Die Öl-Reserven der USA sind praller gefüllt denn je. Trotzdem fördern die Ölproduzenten weltweit unaufhörlich weiter. Der Preis für ein Barrel Brent fällt auf ein Elf-Jahres-Tief – wie weit driftet das Rohöl noch ab? Und was hat das für Folgen für Aktien märkte und Anleger?

BÖRSE am Sonntag

Der Verdrängungswettbewerb der Ölförderländer geht in eine neue Runde: Die Opec-Staaten pumpen den Rohstoff aus allen Rohren in den Weltmarkt und drücken damit den Preis unter die Tiefstände von 2008. Die richtungsweisende Sorte Brent aus der Nordsee kostete am Montag mit 36,06 Dollar je Barrel (159 Liter) so wenig wie zuletzt im Sommer 2004. Der Terminkontrakt auf das US-Öl WTI fiel um 1,2 Prozent auf ein Sieben-Jahres-Tief von 34,32 Dollar. Zum Vergleich: Mitte 2014 hatten beide noch oberhalb der 100 Dollar-Marke gelegen.

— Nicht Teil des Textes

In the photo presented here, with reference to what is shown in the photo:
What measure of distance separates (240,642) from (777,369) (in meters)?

Auslöser für den aktuellen Kursrutsch war Börsianern zufolge die wieder gestiegene Zahl der Ölbohrungen in den USA. Dem Ölindustrie-Dienstleister Baker Hughes zufolge wurde dort in der vergangenen Woche an 541 Stellen nach dem „schwarzen Gold“ gebohrt – ein Plus von 17 Bohrlöchern gegenüber der Vorwoche.

„Der Anstieg bei diesen niedrigen Ölpreisen deutet darauf hin, dass die Schieferöl-Förderer ihr Produktionsniveau halten wollen“, schrieben die Analysten der ANZ Bank. Dabei sind die Öltanks bereits prall gefüllt: Die US-Ölreserven stiegen vergangene Woche auf 491 Millionen Barrel. „Das ist der höchste Stand für diese Jahreszeit seit 1930“, betonten die Experten.

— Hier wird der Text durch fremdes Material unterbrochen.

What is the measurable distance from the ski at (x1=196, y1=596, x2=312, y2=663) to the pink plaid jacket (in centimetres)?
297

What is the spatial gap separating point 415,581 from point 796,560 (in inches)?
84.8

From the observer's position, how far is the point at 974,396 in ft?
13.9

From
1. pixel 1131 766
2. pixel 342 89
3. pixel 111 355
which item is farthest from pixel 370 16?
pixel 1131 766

Gleichzeitig fluten die Opec-Staaten den Weltmarkt weiter mit Öl. Am Wochenende bekräftigte der irakische Ölminister, dass das Kartell an dieser Politik festhalte. Dadurch wollen sie Konkurrenten mit höheren Förderkosten – vor allem die Schieferöl-Produzenten aus den USA – aus dem Markt drängen. Schieferöl wird mit Hilfe des umstrittenen Fracking-Verfahrens unter hohem technischen und finanziellen Aufwand aus dem Gestein gelöst. Der US-Ölboom der vergangenen Jahre ist einer der Gründe für das aktuelle Überangebot.

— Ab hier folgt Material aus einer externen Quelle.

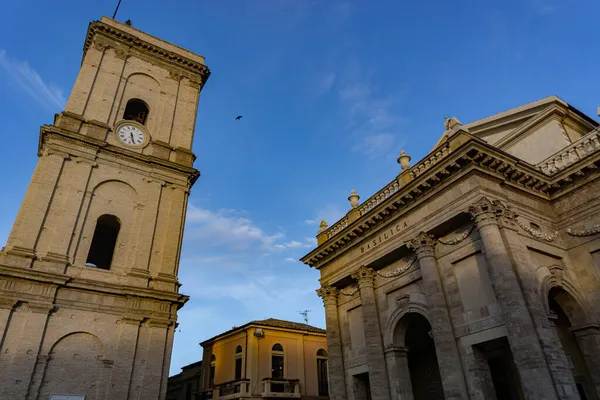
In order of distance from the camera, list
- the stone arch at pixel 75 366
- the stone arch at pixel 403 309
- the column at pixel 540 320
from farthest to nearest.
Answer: the stone arch at pixel 75 366, the stone arch at pixel 403 309, the column at pixel 540 320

Der jüngste Anstieg der Zahl der US-Bohrlöcher sei aber nur ein Ausreißer, betonte Rohstoff-Experte Jim Ritterbusch, Mitgründer der Beratungsfirma Ritterbusch & Associates. Der langfristige Trend zeige weiter nach unten. Früheren Angaben von Baker Hughes zufolge lag die Zahl der aktiven Ölbohrungen im November weltweit bei 2047 – ein Minus von etwa 44 Prozent im Jahresvergleich.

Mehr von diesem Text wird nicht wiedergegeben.